[begin RECORDED INFORMATION]
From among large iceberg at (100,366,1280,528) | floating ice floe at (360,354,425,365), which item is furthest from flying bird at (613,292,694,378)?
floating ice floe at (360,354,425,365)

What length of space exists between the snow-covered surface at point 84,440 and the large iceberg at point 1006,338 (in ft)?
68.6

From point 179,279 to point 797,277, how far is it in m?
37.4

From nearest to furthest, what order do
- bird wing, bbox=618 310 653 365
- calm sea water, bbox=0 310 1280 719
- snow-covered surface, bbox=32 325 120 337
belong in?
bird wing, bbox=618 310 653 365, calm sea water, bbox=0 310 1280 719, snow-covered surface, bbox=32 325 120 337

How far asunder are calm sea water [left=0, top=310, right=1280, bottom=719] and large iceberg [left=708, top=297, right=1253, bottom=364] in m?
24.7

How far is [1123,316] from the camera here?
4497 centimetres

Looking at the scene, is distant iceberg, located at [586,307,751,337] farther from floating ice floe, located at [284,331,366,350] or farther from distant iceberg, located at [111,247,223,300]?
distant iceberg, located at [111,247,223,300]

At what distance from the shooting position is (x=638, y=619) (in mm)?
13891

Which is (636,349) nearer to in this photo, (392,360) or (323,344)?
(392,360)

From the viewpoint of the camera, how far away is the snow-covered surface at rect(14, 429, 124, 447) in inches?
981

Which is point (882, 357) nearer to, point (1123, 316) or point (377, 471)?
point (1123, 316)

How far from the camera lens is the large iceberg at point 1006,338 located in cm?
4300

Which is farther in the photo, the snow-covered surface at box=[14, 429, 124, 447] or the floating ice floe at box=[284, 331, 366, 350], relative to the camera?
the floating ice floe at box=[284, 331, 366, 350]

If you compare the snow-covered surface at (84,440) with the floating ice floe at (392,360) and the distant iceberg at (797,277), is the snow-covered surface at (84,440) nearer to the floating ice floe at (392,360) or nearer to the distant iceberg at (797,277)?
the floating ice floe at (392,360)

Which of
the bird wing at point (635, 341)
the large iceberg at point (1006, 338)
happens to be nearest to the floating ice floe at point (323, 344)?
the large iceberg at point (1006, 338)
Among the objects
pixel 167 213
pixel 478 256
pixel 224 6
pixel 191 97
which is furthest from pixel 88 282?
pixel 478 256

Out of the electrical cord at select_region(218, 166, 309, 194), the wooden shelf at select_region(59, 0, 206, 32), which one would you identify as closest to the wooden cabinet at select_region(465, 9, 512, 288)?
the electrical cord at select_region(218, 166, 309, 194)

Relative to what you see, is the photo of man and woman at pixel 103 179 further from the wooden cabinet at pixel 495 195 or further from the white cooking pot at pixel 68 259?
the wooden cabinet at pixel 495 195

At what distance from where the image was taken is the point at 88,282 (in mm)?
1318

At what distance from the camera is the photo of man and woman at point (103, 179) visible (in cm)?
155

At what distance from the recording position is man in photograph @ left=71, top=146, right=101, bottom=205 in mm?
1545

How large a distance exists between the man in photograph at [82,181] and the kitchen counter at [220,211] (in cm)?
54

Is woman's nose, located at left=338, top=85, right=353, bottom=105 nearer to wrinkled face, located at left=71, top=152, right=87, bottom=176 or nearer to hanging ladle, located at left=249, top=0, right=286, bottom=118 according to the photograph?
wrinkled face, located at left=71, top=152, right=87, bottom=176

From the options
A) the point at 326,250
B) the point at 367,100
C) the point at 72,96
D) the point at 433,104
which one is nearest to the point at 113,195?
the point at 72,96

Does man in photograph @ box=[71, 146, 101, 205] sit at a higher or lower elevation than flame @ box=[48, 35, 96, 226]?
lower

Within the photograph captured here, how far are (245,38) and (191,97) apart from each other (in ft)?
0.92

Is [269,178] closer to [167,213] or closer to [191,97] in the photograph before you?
[end RECORDED INFORMATION]
** THE EXERCISE **
Copy all of the entries above word for word, from the first line to the last.

** EXERCISE ANSWER **
From among large iceberg at (100,366,1280,528) | floating ice floe at (360,354,425,365), which item is furthest from flying bird at (613,292,694,378)?
floating ice floe at (360,354,425,365)

What length of space exists between the snow-covered surface at point 84,440 and the large iceberg at point 1006,338 (in ft)?
68.6

From point 179,279 to point 797,277, how far is it in m?
37.4

From nearest to furthest, what order do
- bird wing, bbox=618 310 653 365
- calm sea water, bbox=0 310 1280 719
- snow-covered surface, bbox=32 325 120 337
belong in?
bird wing, bbox=618 310 653 365, calm sea water, bbox=0 310 1280 719, snow-covered surface, bbox=32 325 120 337

How far asunder are calm sea water [left=0, top=310, right=1280, bottom=719] and large iceberg [left=708, top=297, right=1253, bottom=364] in m?
24.7

How far is [1123,316] from the camera here?
4497 centimetres

Looking at the scene, is distant iceberg, located at [586,307,751,337] farther from floating ice floe, located at [284,331,366,350] or farther from distant iceberg, located at [111,247,223,300]?
distant iceberg, located at [111,247,223,300]

At what distance from the shooting position is (x=638, y=619) (in mm)?
13891

Which is (636,349) nearer to in this photo, (392,360) or (323,344)?
(392,360)

From the viewpoint of the camera, how far away is the snow-covered surface at rect(14, 429, 124, 447) in inches?
981

Which is point (882, 357) nearer to, point (1123, 316) or point (377, 471)?
point (1123, 316)

How far from the camera lens is the large iceberg at point 1006,338 located in cm?
4300

Which is farther in the photo, the snow-covered surface at box=[14, 429, 124, 447] or the floating ice floe at box=[284, 331, 366, 350], relative to the camera?
the floating ice floe at box=[284, 331, 366, 350]

If you compare the snow-covered surface at (84,440) with the floating ice floe at (392,360) and the distant iceberg at (797,277), is the snow-covered surface at (84,440) nearer to the floating ice floe at (392,360) or nearer to the distant iceberg at (797,277)?
the floating ice floe at (392,360)

Which of
the bird wing at point (635, 341)
the large iceberg at point (1006, 338)
happens to be nearest to the floating ice floe at point (323, 344)?
the large iceberg at point (1006, 338)
Among the objects
pixel 167 213
pixel 478 256
pixel 224 6
pixel 191 97
which is furthest from pixel 88 282?
pixel 478 256

Out of the electrical cord at select_region(218, 166, 309, 194), the wooden shelf at select_region(59, 0, 206, 32), which one would you identify as closest to the wooden cabinet at select_region(465, 9, 512, 288)?
the electrical cord at select_region(218, 166, 309, 194)

Relative to what you see, is the photo of man and woman at pixel 103 179 further from the wooden cabinet at pixel 495 195 or further from the white cooking pot at pixel 68 259?
the wooden cabinet at pixel 495 195

At what distance from where the image was taken is the point at 88,282 (in mm)?
1318

At what distance from the camera is the photo of man and woman at point (103, 179) visible (in cm)?
155

At what distance from the recording position is man in photograph @ left=71, top=146, right=101, bottom=205 in mm?
1545

How large a distance exists between the man in photograph at [82,181] and the kitchen counter at [220,211] (in cm)?
54

Is woman's nose, located at left=338, top=85, right=353, bottom=105 nearer to wrinkled face, located at left=71, top=152, right=87, bottom=176 or nearer to hanging ladle, located at left=249, top=0, right=286, bottom=118 according to the photograph?
wrinkled face, located at left=71, top=152, right=87, bottom=176

From the options
A) the point at 326,250
B) the point at 367,100
C) the point at 72,96
D) the point at 433,104
which one is nearest to the point at 113,195?
the point at 72,96

Does man in photograph @ box=[71, 146, 101, 205] sit at a higher or lower elevation than flame @ box=[48, 35, 96, 226]?
lower

Within the photograph captured here, how far are (245,38) and (191,97) apart from each other (in ft)?
0.92

Is [269,178] closer to [167,213] or closer to [191,97] in the photograph before you?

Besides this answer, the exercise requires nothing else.